**TEXTAUSZUG:**

Dieter Althaus, Stanislaw Tillich und Peter Müller (alle CDU) regieren in Thüringen, Sachsen und im Saarland. Bei den Landtagswahlen am 30. August fürchten sie den Machtverlust an Linkskoalitionen. Karsten Kammholz hat alle drei getroffen.

Gibt man bei Google die Namen Müller und Lafontaine ein, landet man in der Trefferliste ausgerechnet bei Christa Müller, der Gattin von Oskar Lafontaine. Das kann einem Ministerpräsidenten, der auch Müller heißt, kaum gefallen. Erst recht nicht, wenn dieser Ministerpräsident Müller gern in der Öffentlichkeit über Lafontaine redet. Das Saarland, sagt er, werde zur Lachnummer der Republik, sollte "der Oskar" der nächste Ministerpräsident werden. "Der Peter" selbst würde auch zur Lachnummer, wenn er diese Wahl verliert. Gegen einen wie Lafontaine darf das nicht geschehen.

Aber Müller könnte in die Geschichte eingehen als der Regierungschef, der das erste Linksbündnis in einem westdeutschen Flächenland nicht zu verhindern wusste. Und dessen Wahlergebnis am Ende die Strategien von Union und SPD im Bundestagwahlkampf erschütterte. Seine Katastrophe.

Es ist heiß und schwül an diesem Mittag im Landkreis Neunkirchen, als der Regierungschef wandern geht. Er legt ein ordentliches Tempo vor. Vom Dorf Welschbach über die Dörfer Hirzweiler und Hüttigweiler zurück nach Welschbach, auf und ab durch Wald und Wiesen. Wer ein paar Takte mit ihm reden will, muss Schritt halten. "Ich komme mit den Leuten ins Gespräch, und das total stressfrei", sagt er. 200 weitere Wanderer hat er im Schlepptau, darunter Landtagsabgeordnete, ein Minister und Lokalpolitiker aller Parteien. Nur die Linkspartei ist nicht dabei. Das muss sie auch nicht. "Der Oskar" ist auch so das große Thema. Müller spricht über den Linken-Spitzenkandidaten bei Kilometer zwei, bei Kilometer fünf und noch mal bei Kilometer acht auf der neun Kilometer langen Strecke. Dass "der Oskar" von gestern sei, "die personifizierte Vergangenheit".

**AUSGANGSDATEN:**
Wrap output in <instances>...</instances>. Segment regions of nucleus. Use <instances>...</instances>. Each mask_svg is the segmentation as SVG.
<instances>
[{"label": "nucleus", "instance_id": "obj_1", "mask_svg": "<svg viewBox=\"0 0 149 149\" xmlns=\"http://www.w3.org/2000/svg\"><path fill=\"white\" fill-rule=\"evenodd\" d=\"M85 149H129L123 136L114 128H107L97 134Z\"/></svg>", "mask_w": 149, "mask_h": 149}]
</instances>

**AUFGABE 1:** Entnehmen Sie dem Textauszug Wort für Wort die Passage, die mit "Gibt man bei" beginnt und mit "das nicht geschehen." endet.
**AUFGABE 2:** Wie viele weitere Wanderer hat Müller laut dem Textauszug bei der Wanderung im Landkreis Neunkirchen im Schlepptau?
**AUFGABE 3:** Schreiben Sie den Textauszug über Peter Müllers Wahlkampf im Saarland im Anschluss an seinen letzten Satz weiter.

**ERGEBNIS 1:**
Gibt man bei Google die Namen Müller und Lafontaine ein, landet man in der Trefferliste ausgerechnet bei Christa Müller, der Gattin von Oskar Lafontaine. Das kann einem Ministerpräsidenten, der auch Müller heißt, kaum gefallen. Erst recht nicht, wenn dieser Ministerpräsident Müller gern in der Öffentlichkeit über Lafontaine redet. Das Saarland, sagt er, werde zur Lachnummer der Republik, sollte "der Oskar" der nächste Ministerpräsident werden. "Der Peter" selbst würde auch zur Lachnummer, wenn er diese Wahl verliert. Gegen einen wie Lafontaine darf das nicht geschehen.

**ERGEBNIS 2:** Er hat 200 weitere Wanderer im Schlepptau.

**ERGEBNIS 3:**
Peter Müller findet diesen Wahlkampf richtig. Dabei ist seine politische Zukunft so unsicher wie nie zuvor. Die absolute Mehrheit, mit der er seit 1999 regiert, wird er den Umfragen zufolge verlieren. Selbst für Schwarz-Gelb wird es eng. Die CDU käme derzeit auf 36 Prozent, die FDP auf neun Prozent. Die SPD hat sich mit 27 Prozent klar von der Linkspartei (18 Prozent) abgesetzt. Die Grünen sind mit sieben Prozent das Zünglein an der Waage. Müllers Feindbild ist der Oskar und nicht so sehr der ewig blasse SPD-Spitzenkandidat Heiko Maas. Der wiederum liebäugelt inzwischen auch öffentlich mit Rot-Rot-Grün und bekommt dafür Rückendeckung von Parteichef Franz Müntefering: Er habe "keine Sorgen" angesichts eines Bündnisses mit Lafontaines Truppe, sagte Müntefering. Sorgen haben da eher die Grünen, die für eine Ampel unter Maas werben. Im Saarland ist alles möglich nach dem 30. August. Auch das politische Ende von Peter Müller.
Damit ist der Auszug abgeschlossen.